Reproduce word for word every line of the material from the line containing "Given the electrical" through the end of the material, including both of those end lines.

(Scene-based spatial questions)

|---|

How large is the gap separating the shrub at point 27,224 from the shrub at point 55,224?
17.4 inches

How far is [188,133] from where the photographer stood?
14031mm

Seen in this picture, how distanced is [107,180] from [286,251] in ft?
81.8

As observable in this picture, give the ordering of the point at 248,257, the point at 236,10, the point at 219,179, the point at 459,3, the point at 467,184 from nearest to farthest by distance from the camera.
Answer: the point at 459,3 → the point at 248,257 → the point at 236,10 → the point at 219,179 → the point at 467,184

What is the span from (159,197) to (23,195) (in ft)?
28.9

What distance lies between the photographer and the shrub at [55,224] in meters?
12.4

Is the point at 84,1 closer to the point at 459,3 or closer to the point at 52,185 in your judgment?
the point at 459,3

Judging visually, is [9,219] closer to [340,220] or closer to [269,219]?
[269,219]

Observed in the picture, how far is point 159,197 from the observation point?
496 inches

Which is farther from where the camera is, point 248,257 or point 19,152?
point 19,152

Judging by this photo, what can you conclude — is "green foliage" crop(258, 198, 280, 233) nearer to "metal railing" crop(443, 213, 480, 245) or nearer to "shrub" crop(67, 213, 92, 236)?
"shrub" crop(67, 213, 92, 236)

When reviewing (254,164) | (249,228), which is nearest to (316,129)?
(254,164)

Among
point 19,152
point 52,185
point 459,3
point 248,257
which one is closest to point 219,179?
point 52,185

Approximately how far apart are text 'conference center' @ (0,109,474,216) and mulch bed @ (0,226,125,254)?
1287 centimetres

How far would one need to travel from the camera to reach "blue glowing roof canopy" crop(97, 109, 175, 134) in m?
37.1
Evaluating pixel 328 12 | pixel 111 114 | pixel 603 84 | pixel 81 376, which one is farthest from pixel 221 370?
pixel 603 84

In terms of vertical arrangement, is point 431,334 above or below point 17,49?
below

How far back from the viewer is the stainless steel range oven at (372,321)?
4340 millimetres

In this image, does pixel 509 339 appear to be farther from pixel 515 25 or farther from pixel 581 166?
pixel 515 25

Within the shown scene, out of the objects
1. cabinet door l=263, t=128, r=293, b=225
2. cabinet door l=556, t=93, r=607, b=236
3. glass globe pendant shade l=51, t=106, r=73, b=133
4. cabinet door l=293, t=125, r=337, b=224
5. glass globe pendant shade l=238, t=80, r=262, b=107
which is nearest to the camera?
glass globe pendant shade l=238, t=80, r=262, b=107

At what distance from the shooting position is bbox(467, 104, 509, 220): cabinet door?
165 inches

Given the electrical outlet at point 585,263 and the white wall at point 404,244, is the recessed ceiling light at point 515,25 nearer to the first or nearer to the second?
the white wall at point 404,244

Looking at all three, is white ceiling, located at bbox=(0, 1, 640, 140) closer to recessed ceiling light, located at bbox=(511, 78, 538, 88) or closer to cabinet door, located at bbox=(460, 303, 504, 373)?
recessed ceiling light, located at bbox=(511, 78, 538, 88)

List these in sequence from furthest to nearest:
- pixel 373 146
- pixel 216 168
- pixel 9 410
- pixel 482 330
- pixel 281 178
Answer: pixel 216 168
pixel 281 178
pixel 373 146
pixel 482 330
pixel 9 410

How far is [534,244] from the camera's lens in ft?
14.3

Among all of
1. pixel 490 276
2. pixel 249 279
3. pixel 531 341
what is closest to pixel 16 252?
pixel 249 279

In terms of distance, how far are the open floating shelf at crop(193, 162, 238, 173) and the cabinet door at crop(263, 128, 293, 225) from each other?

|---|

** ANSWER BELOW **
Given the electrical outlet at point 585,263 and the white wall at point 404,244, is the recessed ceiling light at point 515,25 nearer to the first or nearer to the second?
the white wall at point 404,244

Looking at all three, is white ceiling, located at bbox=(0, 1, 640, 140) closer to recessed ceiling light, located at bbox=(511, 78, 538, 88) or closer to cabinet door, located at bbox=(460, 303, 504, 373)?
recessed ceiling light, located at bbox=(511, 78, 538, 88)

List these in sequence from furthest to nearest:
- pixel 373 146
- pixel 216 168
- pixel 9 410
- pixel 482 330
- pixel 281 178
Answer: pixel 216 168
pixel 281 178
pixel 373 146
pixel 482 330
pixel 9 410

How far is [534,244] from the camera's lens in ft?
14.3

Among all of
1. pixel 490 276
2. pixel 249 279
3. pixel 531 341
what is closest to pixel 16 252?
pixel 249 279

In terms of distance, how far are the open floating shelf at crop(193, 162, 238, 173) and the cabinet door at crop(263, 128, 293, 225) from each other?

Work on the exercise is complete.